L’importance du rituel

odin745 [1]2,533 words

English original here [2]

La culture vient du culte, et sans le culte, nous ne faisons que nous illusionner. Les traditionalistes radicaux sont d’excellents critiques. Ils peuvent analyser l’effondrement d’une civilisation. Ils peuvent souligner les prémisses erronées qui ont conduit au désert de la modernité. Ils peuvent découvrir dans les plus petites expressions de la culture populaire ou du vocabulaire contemporain la pourriture égalitaire qui empoisonne même les plus petites relations sociales.

Cependant le criticisme est seulement un moyen. L’objectif n’est pas seulement de déplorer le Kali Yuga mais de restaurer – ou si c’est impossible, de créer – une société organique qui puisse faciliter le développement ascendant de la race [3]. Cela requiert quelque chose au-delà de l’intellect, du criticisme et de la raison. Cela requiert de poser la fondation d’un nouvel ordre de société qui puisse englober tous ceux qui sont nécessaires pour la faire fonctionner. Cela signifie tisser une tapisserie de sens et d’expérience qui puisse unir le travailleur au philosophe et surmonter les différences de classe, d’éducation et de fortune par un contexte culturel partagé. Cela signifie religion. Pour le dire plus précisément, cela signifie un culte.

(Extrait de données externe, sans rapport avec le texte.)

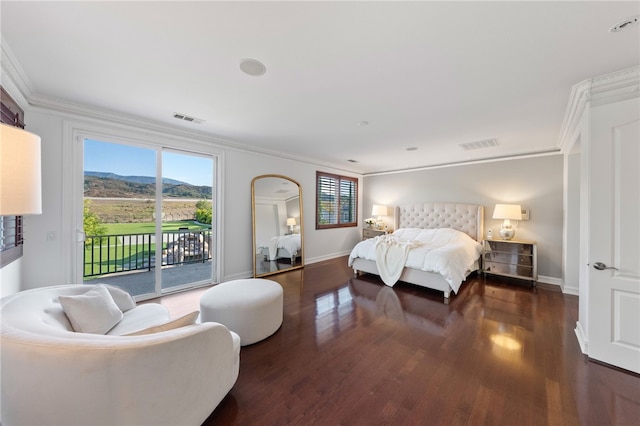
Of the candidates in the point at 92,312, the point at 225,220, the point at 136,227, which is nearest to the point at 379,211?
the point at 225,220

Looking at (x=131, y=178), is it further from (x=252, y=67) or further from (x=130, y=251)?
(x=252, y=67)

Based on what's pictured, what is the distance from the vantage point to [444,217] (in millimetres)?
5371

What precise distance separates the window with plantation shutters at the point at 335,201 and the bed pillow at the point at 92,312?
4.32 metres

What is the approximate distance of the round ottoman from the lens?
7.55ft

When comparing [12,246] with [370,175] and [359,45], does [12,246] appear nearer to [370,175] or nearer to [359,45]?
[359,45]

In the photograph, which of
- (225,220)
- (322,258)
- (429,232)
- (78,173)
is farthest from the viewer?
(322,258)

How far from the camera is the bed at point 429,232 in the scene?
11.8 ft

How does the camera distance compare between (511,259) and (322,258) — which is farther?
(322,258)

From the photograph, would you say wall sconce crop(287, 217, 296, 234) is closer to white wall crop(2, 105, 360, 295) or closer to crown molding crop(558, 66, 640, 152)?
white wall crop(2, 105, 360, 295)

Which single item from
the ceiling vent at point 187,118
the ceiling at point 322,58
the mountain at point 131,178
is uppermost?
the ceiling vent at point 187,118

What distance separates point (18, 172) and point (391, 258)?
4.13 metres

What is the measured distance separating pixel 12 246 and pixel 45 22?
79.3 inches

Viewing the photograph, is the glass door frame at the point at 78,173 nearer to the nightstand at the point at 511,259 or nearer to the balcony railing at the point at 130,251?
the balcony railing at the point at 130,251

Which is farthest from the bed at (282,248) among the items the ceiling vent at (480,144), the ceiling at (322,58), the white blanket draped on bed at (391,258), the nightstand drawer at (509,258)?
the nightstand drawer at (509,258)
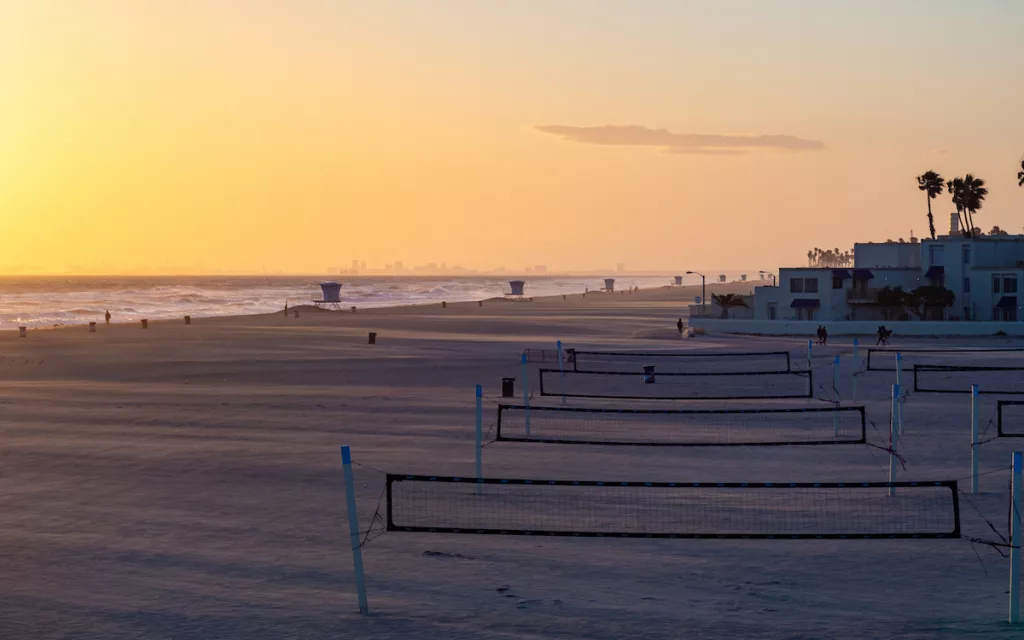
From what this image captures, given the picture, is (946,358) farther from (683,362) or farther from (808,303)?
(808,303)

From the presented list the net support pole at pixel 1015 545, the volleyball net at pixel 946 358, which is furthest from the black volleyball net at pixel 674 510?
the volleyball net at pixel 946 358

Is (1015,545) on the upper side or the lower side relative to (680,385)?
upper

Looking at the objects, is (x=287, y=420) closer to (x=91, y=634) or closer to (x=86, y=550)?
(x=86, y=550)

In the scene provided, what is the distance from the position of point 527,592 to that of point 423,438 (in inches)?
495

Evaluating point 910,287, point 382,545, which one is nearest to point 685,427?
point 382,545

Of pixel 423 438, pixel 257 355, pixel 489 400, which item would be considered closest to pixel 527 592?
pixel 423 438

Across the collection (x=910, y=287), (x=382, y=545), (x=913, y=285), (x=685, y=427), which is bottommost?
(x=382, y=545)

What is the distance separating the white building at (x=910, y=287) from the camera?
74500 mm

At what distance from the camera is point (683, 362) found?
4775 centimetres

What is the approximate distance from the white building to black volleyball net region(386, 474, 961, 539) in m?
56.7

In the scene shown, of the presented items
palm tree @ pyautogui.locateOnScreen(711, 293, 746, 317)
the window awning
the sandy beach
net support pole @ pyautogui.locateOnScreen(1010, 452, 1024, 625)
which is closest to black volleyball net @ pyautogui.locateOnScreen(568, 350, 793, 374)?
the sandy beach

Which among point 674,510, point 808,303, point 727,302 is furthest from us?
point 727,302

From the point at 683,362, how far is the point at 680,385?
31.9ft

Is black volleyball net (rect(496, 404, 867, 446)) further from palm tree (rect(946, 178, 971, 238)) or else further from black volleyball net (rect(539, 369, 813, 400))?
palm tree (rect(946, 178, 971, 238))
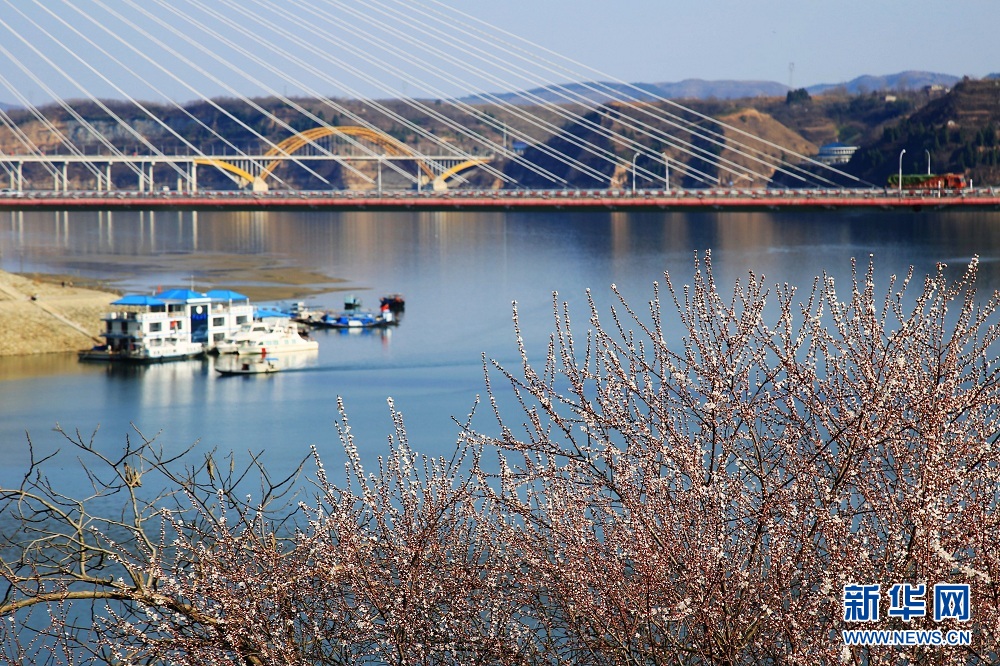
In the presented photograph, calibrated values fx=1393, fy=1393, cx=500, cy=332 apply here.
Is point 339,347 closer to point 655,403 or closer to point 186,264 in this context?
point 186,264

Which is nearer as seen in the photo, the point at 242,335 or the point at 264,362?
the point at 264,362

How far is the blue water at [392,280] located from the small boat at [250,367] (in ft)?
0.88

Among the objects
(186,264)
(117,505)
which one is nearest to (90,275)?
(186,264)

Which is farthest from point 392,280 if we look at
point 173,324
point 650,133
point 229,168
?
point 650,133

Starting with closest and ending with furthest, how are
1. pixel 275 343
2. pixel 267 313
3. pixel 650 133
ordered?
pixel 275 343 → pixel 267 313 → pixel 650 133

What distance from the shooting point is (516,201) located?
72.5 ft

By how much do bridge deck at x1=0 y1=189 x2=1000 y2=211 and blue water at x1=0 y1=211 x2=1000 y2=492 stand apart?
7.33ft

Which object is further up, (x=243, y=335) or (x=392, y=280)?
(x=392, y=280)

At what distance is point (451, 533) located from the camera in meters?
3.78

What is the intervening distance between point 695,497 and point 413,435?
10.9 metres

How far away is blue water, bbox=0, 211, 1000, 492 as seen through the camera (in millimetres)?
15312

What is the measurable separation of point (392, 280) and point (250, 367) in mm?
14803

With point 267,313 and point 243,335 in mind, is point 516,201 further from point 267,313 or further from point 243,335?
point 267,313

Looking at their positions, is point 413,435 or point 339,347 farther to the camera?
point 339,347
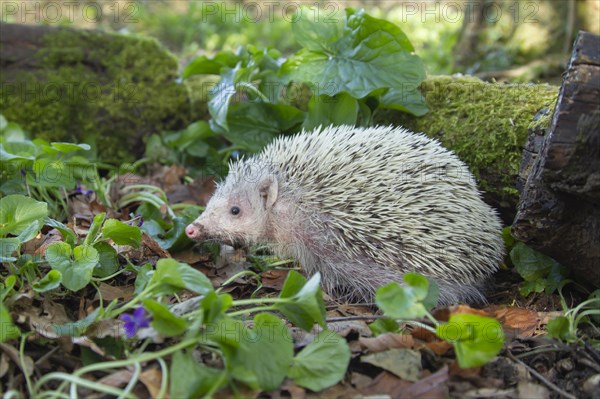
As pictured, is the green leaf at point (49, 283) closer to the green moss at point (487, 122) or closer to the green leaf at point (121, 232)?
the green leaf at point (121, 232)

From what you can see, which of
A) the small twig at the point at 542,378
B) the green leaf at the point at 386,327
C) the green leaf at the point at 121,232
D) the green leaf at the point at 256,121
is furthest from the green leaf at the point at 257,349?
the green leaf at the point at 256,121

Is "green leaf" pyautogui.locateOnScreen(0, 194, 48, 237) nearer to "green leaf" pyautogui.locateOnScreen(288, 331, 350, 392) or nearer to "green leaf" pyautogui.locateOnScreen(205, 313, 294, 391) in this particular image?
→ "green leaf" pyautogui.locateOnScreen(205, 313, 294, 391)

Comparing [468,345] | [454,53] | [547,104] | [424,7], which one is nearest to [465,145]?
[547,104]

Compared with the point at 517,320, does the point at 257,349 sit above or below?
above

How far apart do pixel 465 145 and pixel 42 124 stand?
4.63m


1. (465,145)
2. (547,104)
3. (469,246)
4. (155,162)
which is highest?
(547,104)

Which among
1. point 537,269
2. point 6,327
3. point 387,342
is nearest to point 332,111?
point 537,269

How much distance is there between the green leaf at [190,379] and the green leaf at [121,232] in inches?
50.0

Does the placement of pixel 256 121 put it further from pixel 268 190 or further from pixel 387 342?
pixel 387 342

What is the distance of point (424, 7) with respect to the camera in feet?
52.8

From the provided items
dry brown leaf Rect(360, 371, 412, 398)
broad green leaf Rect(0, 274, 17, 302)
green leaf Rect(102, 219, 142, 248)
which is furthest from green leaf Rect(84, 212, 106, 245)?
dry brown leaf Rect(360, 371, 412, 398)

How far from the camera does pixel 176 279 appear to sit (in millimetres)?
3072

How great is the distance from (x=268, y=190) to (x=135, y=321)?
83.1 inches

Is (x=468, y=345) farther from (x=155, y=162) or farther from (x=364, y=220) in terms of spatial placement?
(x=155, y=162)
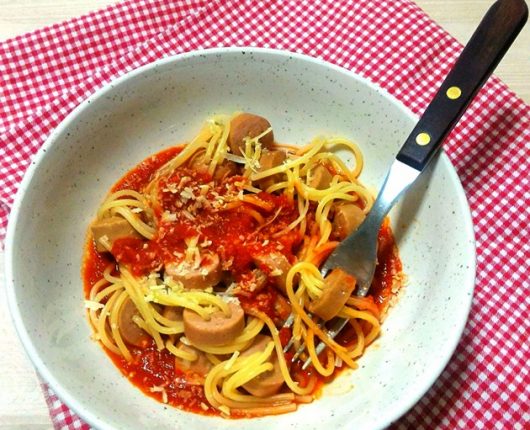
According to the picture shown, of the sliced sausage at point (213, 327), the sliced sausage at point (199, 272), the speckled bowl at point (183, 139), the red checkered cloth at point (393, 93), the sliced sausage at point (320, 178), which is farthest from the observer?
the sliced sausage at point (320, 178)

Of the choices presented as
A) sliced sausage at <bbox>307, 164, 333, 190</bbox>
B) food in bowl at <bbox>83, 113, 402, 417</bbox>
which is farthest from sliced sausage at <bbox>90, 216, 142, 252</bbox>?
sliced sausage at <bbox>307, 164, 333, 190</bbox>

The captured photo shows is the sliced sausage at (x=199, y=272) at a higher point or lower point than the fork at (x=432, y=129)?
lower

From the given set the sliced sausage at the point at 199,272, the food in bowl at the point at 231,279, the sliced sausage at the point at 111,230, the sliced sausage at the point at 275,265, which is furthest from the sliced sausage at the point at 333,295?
→ the sliced sausage at the point at 111,230

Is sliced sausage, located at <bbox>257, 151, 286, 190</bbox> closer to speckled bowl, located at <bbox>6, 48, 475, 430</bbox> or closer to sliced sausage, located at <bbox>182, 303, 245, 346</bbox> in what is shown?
speckled bowl, located at <bbox>6, 48, 475, 430</bbox>

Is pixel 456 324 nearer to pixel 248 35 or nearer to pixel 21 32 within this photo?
pixel 248 35

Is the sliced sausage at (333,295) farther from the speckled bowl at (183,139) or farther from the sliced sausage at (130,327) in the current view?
the sliced sausage at (130,327)
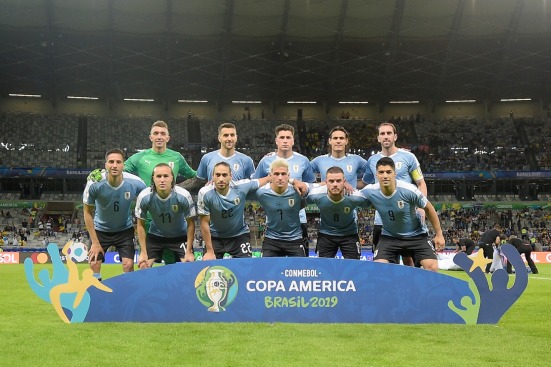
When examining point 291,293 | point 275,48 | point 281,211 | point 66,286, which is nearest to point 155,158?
point 281,211

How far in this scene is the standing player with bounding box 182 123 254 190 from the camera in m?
9.48

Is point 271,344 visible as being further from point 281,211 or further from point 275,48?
point 275,48

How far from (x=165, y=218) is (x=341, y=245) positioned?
239cm

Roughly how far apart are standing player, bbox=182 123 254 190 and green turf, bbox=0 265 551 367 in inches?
105

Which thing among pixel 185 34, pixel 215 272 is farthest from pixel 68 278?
pixel 185 34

Le néo-paganisme aujourd’hui est largement un exercice intellectuel, ce que Collin Cleary a appelé [4] « paganisme sans dieux ». On pourrait soutenir que cela est vrai depuis les jours de Julien l’Apostat, quand l’empereur tenta vainement de faire revivre les anciens dieux par la polémique, la répression contre le christianisme, et le sacrifice animal. Même à la fin de l’Empire romain, le paganisme était un choix esthétique, le signe d’une rébellion culturelle contre le christianisme, plutôt qu’une « foi » vitale qui aurait eu la puissance de la croyance littérale derrière elle. En dépit du mépris cinglant d’un Galien [5] ou du criticisme tranchant de l’empereur Julien, le christianisme finirait par absorber l’Empire romain et le dernier païen à porter la pourpre crierait lugubrement : « Tu as vaincu, Galiléen ».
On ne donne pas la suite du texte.